The updated status and availability are shown to the final user through the graphic interface. At the same time, the HAMS module updates a specific table of the Central Database in order to keep track of the history of availability changes.

After an incident is validated by a human operator, it is forwarded to the HAMS, and the other decision modules present into SAFECARE system. One of these module is the Impact propagation module [10]. This software, triggered by incident messages, evaluates the incident taking into account the directly involved assets and the severity, and it provides a list of assets that could potentially be impacted, simulating potential cascading effects of that incident. Thus, the output of the impact propagation module is a list of assets with a corresponding likelihood that indicates how likely it is for an asset to be affected or impacted by the incident. Once this process ends, the list of potentially involved assets is also forwarded to the HAMS. Upon these values, the HAMS will compute the final hospital availability after the incident, updating medical devices status as well as bed and staff availability if necessary.

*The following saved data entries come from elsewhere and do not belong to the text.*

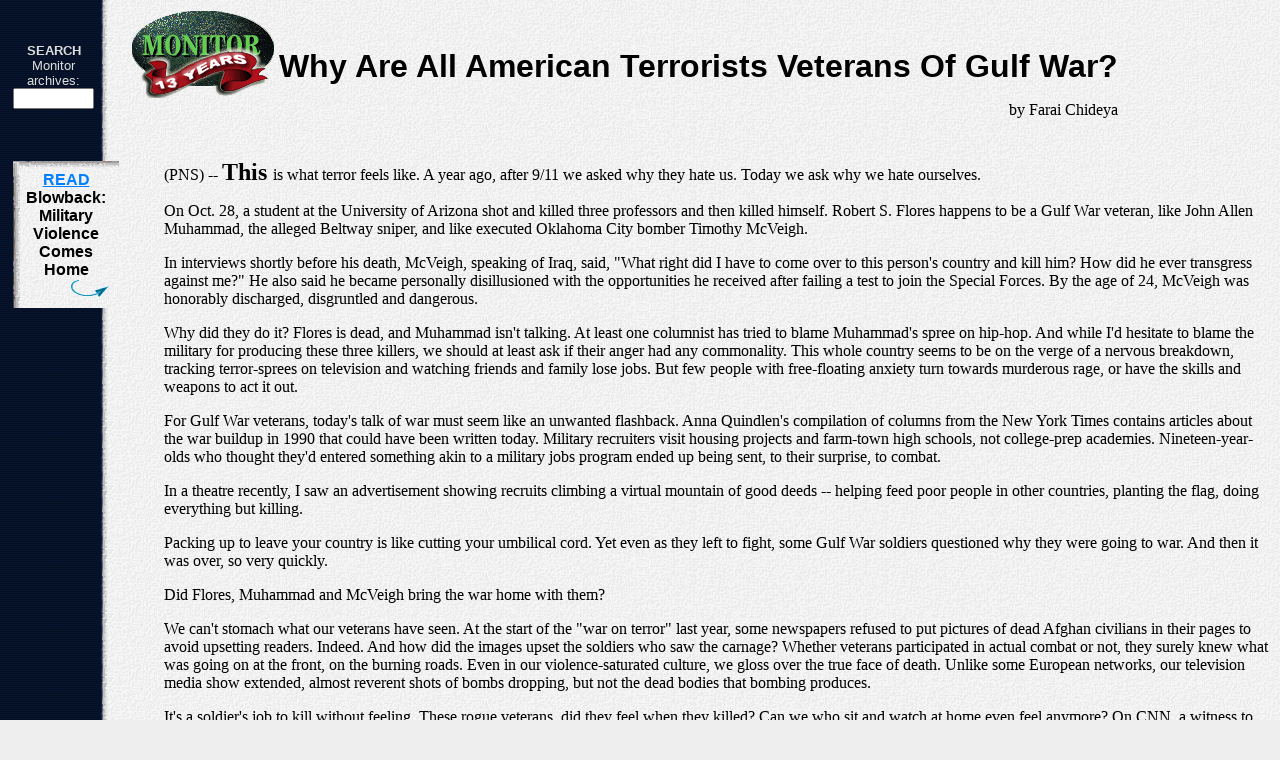

--- FILE ---
content_type: text/html
request_url: http://albionmonitor.com/0211a/copyright/gulfwarterrorvets.html
body_size: 5552
content:
<? include("../../art/protect.inc") ?><HTML> <HEAD><TITLE>(11/1/2002) Why Are All American Terrorists Veterans Of Gulf War?</TITLE><META NAME="ROBOTS" CONTENT="NOARCHIVE"><LINK REV="OWNER" HREF="mailto:je@monitor.net"></HEAD><BODY BACKGROUND="../../art/bg.gif" bgcolor="#EEEEEE"   TEXT="000000" LINK="#007fff" ALINK="#7f9fbf" VLINK="#7f9fbf"><table  ><tr><td height=125 width =85 ><img height=1 width =85 src= "../../art/transparent.gif" alt="">		<center><font face="Arial,Helvetica,Verdana" size = -1 color = #dddddd><FORM ACTION="http://www.monitor.net/cgi-bin/AT-monitorsearch.cgi" target="_top" 		METHOD="POST"><b>SEARCH</b><br>Monitor archives:<br>		<INPUT TYPE="hidden" NAME="mode" VALUE="simple" CHECKED>		<input name = "search"  size = 8>	<INPUT TYPE="hidden" NAME="sp" VALUE="sp">		</FORM></font></center></td><td width= "175" valign=top ><a href="../../default.html" target="_top"><img  align=right width=144 height = 87 src = "../../art/logosmall1.gif" border =0 alt = "Copyrighted material"></a></td><td valign = top><font face="Arial,Helvetica,Verdana" size = +3><b><p><br>Why Are All American Terrorists Veterans Of Gulf War?</b></font><p  align=right>by Farai Chideya</p><br></td></tr></table><tr><td><table> <tr><td  valign=top><table cellpadding=10  width =110><tr ><td bgcolor= #eeeeee    background="../../art/notebg.gif"  ><font   face="Arial,Helvetica,Verdana"><center><strong><a href="../../0211a/copyright/ac-militaryblowback.html">READ</a><br>Blowback: Military Violence Comes Home</strong></center></font><img  align=right src="../../art/bluearrow.gif"></td></tr></table></td><td height=1 width =35><img height=1 width =35 src= "../../art/transparent.gif" alt=""></td><td >(PNS) --  <strong><font size=+2> This</font></strong>  is what terror feels like. A year ago, after 9/11 we asked why theyhate us. Today we ask why we hate ourselves.<p>On Oct. 28, a student at the University of Arizona shot and killed threeprofessors and then killed himself. Robert S. Flores happens to be a GulfWar veteran, like John Allen Muhammad, the alleged Beltway sniper, andlike executed Oklahoma City bomber Timothy McVeigh.<p>In interviews shortly before his death, McVeigh, speaking of Iraq, said,"What right did I have to come over to this person's country and killhim? How did he ever transgress against me?" He also said he becamepersonally disillusioned with the opportunities he received after failinga test to join the Special Forces. By the age of 24, McVeigh washonorably discharged, disgruntled and dangerous.<p>Why did they do it? Flores is dead, and Muhammad isn't talking. At leastone columnist has tried to blame Muhammad's spree on hip-hop. And whileI'd hesitate to blame the military for producing these three killers, weshould at least ask if their anger had any commonality. This wholecountry seems to be on the verge of a nervous breakdown, trackingterror-sprees on television and watching friends and family lose jobs.But few people with free-floating anxiety turn towards murderous rage, orhave the skills and weapons to act it out.<p>For Gulf War veterans, today's talk of war must seem like an unwantedflashback. Anna Quindlen's compilation of columns from the New York Timescontains articles about the war buildup in 1990 that could have beenwritten today. Military recruiters visit housing projects and farm-townhigh schools, not college-prep academies. Nineteen-year-olds who thoughtthey'd entered something akin to a military jobs program ended up beingsent, to their surprise, to combat.<p>In a theatre recently, I saw an advertisement showing recruits climbing avirtual mountain of good deeds -- helping feed poor people in othercountries, planting the flag, doing everything but killing.<p>Packing up to leave your country is like cutting your umbilical cord. Yeteven as they left to fight, some Gulf War soldiers questioned why theywere going to war. And then it was over, so very quickly.<p>Did Flores, Muhammad and McVeigh bring the war home with them?<p>We can't stomach what our veterans have seen. At the start of the "war onterror" last year, some newspapers refused to put pictures of dead Afghancivilians in their pages to avoid upsetting readers. Indeed. And how didthe images upset the soldiers who saw the carnage? Whether veteransparticipated in actual combat or not, they surely knew what was going onat the front, on the burning roads. Even in our violence-saturatedculture, we gloss over the true face of death. Unlike some Europeannetworks, our television media show extended, almost reverent shots ofbombs dropping, but not the dead bodies that bombing produces.<p>It's a soldier's job to kill without feeling. These rogue veterans, didthey feel when they killed? Can we who sit and watch at home even feelanymore? On CNN, a witness to one of the Beltway shootings said, "It waslike a video game."<p>A Japanese child psychologist once told me, "I feel sorry for childrentoday. All they have is virtual emotions." Life equals video game. Deathequals game over. Restart. Press play.<p>We wish.<p><br><p><center><font size = -1></font></center><HR><center>Comments? Send a  <A HREF="mailto:editor@monitor.net">letter to the editor</a>.<P><font size=1>Albion Monitor <EM>November 1 2002 </EM> (http://albionmonitor.net)<P>All Rights Reserved.<P>Contact  <A HREF="mailto:rights@monitor.net">rights@monitor.net</a> for permission to use in any format.</center></font></td></tr></table></BODY></HTML>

Updates of status and resource availability are stored into the Central Database and showed by the HAMS web interface, so that users can visualise updated information. These features, combined with the standardized data model and the possibility to get the hospital status through a specific REST API too, make the HAMS an innovative tool in its application field.

5 Conclusions

This paper describes the Hospital Availability Management Systems, developed as a sub-module of a more complex system that manages cyber and physical security in hospitals, considered critical infrastructures. The need to have updated information about the status and the availability of medical devices, available beds, and medical staff is crucial during emergencies. HAMS can manage this information, allowing authorized users to get data through a web interface or through a REST API that exports data according to the EDXL-HAVE format. It provides such information to other software and management systems, which are able to gather data from different infrastructures and to provide indications to first responders. This can improve the health service resilience and it is useful to reroute the flow of patients in case of incident. Through the integration with the SAFECARE system, HAMS aims to automatically update data about the availability of hospital assets, speeding up this process. Thus, HAMS can be considered as a step forward towards a fully automatic system able to update single asset availability based on incidents.